É feito com caldo de carne engrossado com fubá, ovos, couve e linguiça.

 

 

Feijão-tropeiro

 

A receita mistura feijão cozido, farinha de mandioca e linguiça.

 

 

Rabada

 

É um ensopado feito com o rabo do boi acrescido de alguns legumes.

 

 

Leitão à pururuca

 

A receita trazida pelos portugueses ganhou fama em Minas Gerais. Em alguns restaurantes, o leitão chega à mesa acompanhado de arroz branco, farofa, feijão-tropeiro e couve.

 

 

Angu

 

O angu é um engrossado de fubá de milho muito bem temperado. Junto com o frango com quiabo é um dos pratos mais requisitados da cozinha mineira. Se não for preparado com cuidado, pode empelotar, o que deu origem à expressão “tem caroço nesse angu”.

 

 

Couve refogada

 

Essencial para acompanhar pratos como a feijoada e o tutu de feijão. Na versão à mineira, a couve é cortada bem fininha e refogada um pouco antes de ir à mesa com banha de porco, alho e cebola.

 

 

Doce de abóbora

 

Compota em pasta de abóbora com coco. O doce caseiro é preparado sem pressa em várias versões, com ingredientes frescos.

 

 

Doce de leite

 

Preparado em uma panela grande, com leite fresco e açúcar, o doce de leite é umas das sobremesas mais tradicionais de Minas Gerais.

 

 

Ora-pro-nóbis

Ingrediente comum na cozinha mineira, as folhas de ora-pro-nóbis podem enriquecer saladas, refogados, sopas, omeletes e tortas, mas seu uso mais frequente é com a galinha caipira.

 

 

Urucum

 

Um dos temperos mais utilizados na cozinha de Minas Gerais é o urucum, também conhecido como colorau. De origem indígena, esse ingrediente proporciona um cheiro marcante e deixa os pratos mais corados.

 

 

Queijo mineiro

 

 

Metade dos queijos consumidos no Brasil vem de Minas Gerais. Com sabores e texturas particulares de suas regiões, os queijos mineiros não são igualmente reproduzidos em outros locais. Isso porque o resultado final do produto depende do solo, clima e temperatura da região, assim como dos gados e do que eles se alimentam. 

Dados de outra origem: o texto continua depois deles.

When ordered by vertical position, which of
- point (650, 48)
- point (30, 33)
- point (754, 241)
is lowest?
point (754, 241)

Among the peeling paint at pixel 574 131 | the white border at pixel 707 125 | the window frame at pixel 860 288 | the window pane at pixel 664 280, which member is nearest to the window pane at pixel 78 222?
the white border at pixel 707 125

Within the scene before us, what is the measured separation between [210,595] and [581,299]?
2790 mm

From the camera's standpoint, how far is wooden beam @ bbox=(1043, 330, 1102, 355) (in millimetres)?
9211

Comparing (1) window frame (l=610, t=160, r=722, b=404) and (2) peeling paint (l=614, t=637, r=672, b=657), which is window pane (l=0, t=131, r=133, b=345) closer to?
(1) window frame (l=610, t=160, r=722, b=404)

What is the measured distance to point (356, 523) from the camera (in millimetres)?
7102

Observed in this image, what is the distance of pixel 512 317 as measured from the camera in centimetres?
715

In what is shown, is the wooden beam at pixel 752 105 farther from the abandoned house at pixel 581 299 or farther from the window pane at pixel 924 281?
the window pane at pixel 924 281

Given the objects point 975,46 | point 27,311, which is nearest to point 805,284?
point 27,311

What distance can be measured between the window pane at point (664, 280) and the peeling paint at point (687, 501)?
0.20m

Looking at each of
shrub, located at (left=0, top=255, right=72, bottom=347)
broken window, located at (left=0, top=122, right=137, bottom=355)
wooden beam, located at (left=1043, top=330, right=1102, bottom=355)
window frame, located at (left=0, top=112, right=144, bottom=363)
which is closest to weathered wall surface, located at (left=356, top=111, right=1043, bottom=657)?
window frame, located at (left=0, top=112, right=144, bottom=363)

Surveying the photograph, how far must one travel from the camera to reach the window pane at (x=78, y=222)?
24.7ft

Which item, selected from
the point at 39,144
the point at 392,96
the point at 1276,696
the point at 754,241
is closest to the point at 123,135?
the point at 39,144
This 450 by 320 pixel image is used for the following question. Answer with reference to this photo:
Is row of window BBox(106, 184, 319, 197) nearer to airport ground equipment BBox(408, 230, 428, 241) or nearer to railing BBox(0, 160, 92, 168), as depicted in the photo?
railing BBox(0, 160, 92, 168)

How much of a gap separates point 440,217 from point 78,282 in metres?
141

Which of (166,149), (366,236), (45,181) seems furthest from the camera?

O mais famoso deles é o queijo minas. Em 2002, o queijo de minas do Serro foi reconhecido pelo Instituto Estadual do Patrimônio Histórico (IEPHA) como “Patrimônio Imaterial”. Anos depois, nomeado pelo Instituto Patrimônio Histórico Nacional (IPHAN) como “Patrimônio Cultural Imaterial Brasileiro”.


Outro famoso queijo de Minas Gerais é proveniente da Serra da Canastra. Produzido há mais de duzentos anos, ele é primo distante do queijo da Serra da Estrela, de Portugal, trazido pelos imigrantes da época do ciclo do ouro. 


O produto a base de leite também é o principal ingrediente do salgado mais consumido pelos brasileiros, carro-chefe dos estabelecimentos de todo o país e queridinho dos mineiros: o pão de queijo.